例えば試合中に「そこはドリブルじゃなくてパスだ!」と声をかけてしまう場面。確かに大人の目から見ればパスの方が確実かもしれません。けれども、子供がそこでドリブルを選んで失敗したからこそ得られる学びもあるのです。


大人の正論は、子供の成長を止めることがある

「この場面ではこう動くべきだ」

「こう蹴った方が確実だ」

私たち指導者や保護者としては、子供に成功体験を与えたいからこそ正しい答えを示してしまいます。ですが、それは大人の経験から見た“最短距離”にすぎません。子供にとっては、その過程で迷い、選び、間違え、やり直す時間こそが成長のために必要なのです。
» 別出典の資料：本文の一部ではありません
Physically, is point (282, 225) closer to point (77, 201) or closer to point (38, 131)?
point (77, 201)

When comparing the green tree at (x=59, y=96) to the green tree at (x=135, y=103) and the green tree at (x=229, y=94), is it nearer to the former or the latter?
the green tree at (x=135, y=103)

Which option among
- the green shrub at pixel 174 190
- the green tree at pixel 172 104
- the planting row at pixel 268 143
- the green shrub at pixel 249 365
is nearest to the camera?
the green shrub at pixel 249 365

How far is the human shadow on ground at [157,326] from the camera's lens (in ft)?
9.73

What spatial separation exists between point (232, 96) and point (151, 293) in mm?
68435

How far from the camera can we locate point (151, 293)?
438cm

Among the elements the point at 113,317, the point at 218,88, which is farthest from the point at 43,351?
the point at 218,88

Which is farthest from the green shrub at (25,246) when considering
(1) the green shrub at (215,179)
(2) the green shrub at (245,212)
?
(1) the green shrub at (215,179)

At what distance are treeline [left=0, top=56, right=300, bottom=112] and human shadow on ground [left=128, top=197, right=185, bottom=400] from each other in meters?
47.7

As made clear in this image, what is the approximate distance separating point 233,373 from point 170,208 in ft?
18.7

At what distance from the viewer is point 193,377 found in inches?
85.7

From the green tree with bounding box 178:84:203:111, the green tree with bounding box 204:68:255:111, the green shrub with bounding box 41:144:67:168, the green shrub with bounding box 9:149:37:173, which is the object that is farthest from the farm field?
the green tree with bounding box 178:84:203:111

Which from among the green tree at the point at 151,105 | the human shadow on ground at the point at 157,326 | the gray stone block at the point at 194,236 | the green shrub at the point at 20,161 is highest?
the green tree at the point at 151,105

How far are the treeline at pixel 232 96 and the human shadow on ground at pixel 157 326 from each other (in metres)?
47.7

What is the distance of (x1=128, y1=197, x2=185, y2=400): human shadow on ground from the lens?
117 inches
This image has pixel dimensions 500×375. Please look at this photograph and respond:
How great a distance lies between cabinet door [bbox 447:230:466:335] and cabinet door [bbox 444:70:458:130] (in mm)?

子供のサッカーは「成功の数を増やす」こと以上に、「失敗をどう乗り越えるか」を経験させることがとても大切だと感じています。


大人の役割は「導く」ことではなく「見守る」こと

もちろん放任するという意味ではありません。練習の方向性を作り、環境を整え、今いる環境を変えたりと、必要な時にアドバイスを与えるのは指導者や大人の役割です。

ただし、そのアドバイスは「正解を与える」ものではなく、「選択肢を示す」ものに留めるべきでしょう。
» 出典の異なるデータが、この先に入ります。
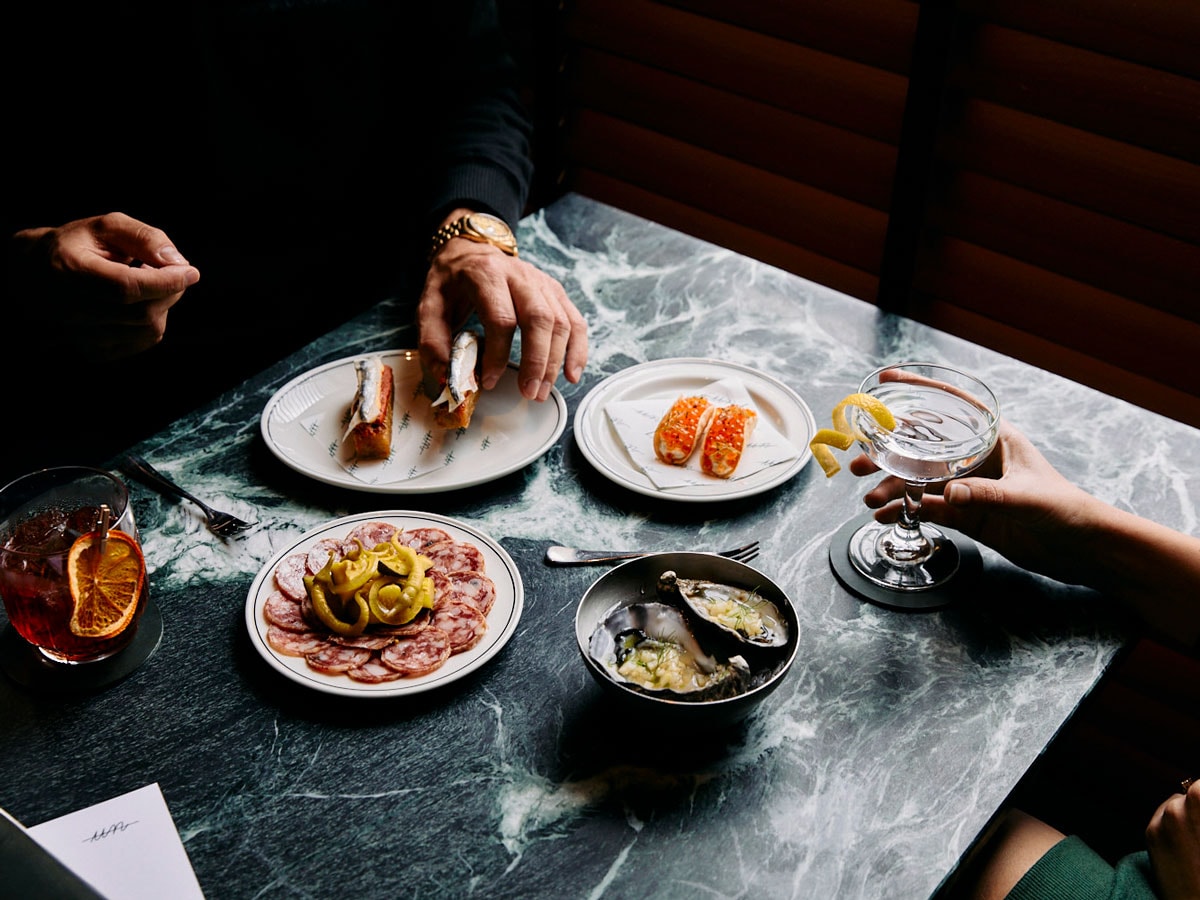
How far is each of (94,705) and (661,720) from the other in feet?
2.20

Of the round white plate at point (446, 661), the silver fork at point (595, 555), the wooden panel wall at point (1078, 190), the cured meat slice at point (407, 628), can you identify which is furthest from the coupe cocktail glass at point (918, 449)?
the wooden panel wall at point (1078, 190)

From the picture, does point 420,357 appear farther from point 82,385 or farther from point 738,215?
point 738,215

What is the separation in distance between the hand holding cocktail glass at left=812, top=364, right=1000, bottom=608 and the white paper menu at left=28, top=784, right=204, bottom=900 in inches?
34.2

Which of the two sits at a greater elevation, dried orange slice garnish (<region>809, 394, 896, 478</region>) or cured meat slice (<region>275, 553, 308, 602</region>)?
dried orange slice garnish (<region>809, 394, 896, 478</region>)

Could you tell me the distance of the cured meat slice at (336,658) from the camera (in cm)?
118

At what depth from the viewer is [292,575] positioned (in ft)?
4.28

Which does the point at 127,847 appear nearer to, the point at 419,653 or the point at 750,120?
the point at 419,653

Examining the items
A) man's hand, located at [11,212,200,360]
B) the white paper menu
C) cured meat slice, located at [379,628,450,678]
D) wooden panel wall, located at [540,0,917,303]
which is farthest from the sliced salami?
wooden panel wall, located at [540,0,917,303]

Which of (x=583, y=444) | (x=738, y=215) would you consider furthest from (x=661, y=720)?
(x=738, y=215)

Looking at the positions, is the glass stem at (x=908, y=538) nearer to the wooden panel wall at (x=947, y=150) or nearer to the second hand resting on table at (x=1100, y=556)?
the second hand resting on table at (x=1100, y=556)

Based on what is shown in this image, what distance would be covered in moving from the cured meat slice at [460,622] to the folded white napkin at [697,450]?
369 millimetres

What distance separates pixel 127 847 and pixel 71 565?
331 millimetres

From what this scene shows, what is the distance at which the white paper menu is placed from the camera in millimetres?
994

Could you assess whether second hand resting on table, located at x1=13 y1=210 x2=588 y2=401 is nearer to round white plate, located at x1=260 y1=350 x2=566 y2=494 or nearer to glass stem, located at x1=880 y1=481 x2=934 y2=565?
round white plate, located at x1=260 y1=350 x2=566 y2=494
「ドリブルで抜きに行ってもいいし、パスを選んでもいい。大事なのは、自分で決めることだよ」

このような声かけによって、子供は自分の判断に責任を持つようになります。そして、自分で選んで失敗した経験は、必ず次の判断をより良いものにしてくれるのです。


未来をつくるのは子供自身

私たち大人の判断がすべて正しいとは限りません。むしろ、子供の成長の芽を摘んでしまう「余計なおせっかい」になることが多いのです。

子供の未来をつくるのは、子供自身の決断と経験。大人がすべきことは「失敗の権利」を奪わず、そこから立ち上がる力を育てることです。

サッカーというスポーツは、ミスの連続の中でプレーが成り立っています。その中で「どう立て直すか」「どう工夫するか」を学んだ子供は、ピッチの外でもきっと強くたくましく成長していくことでしょう。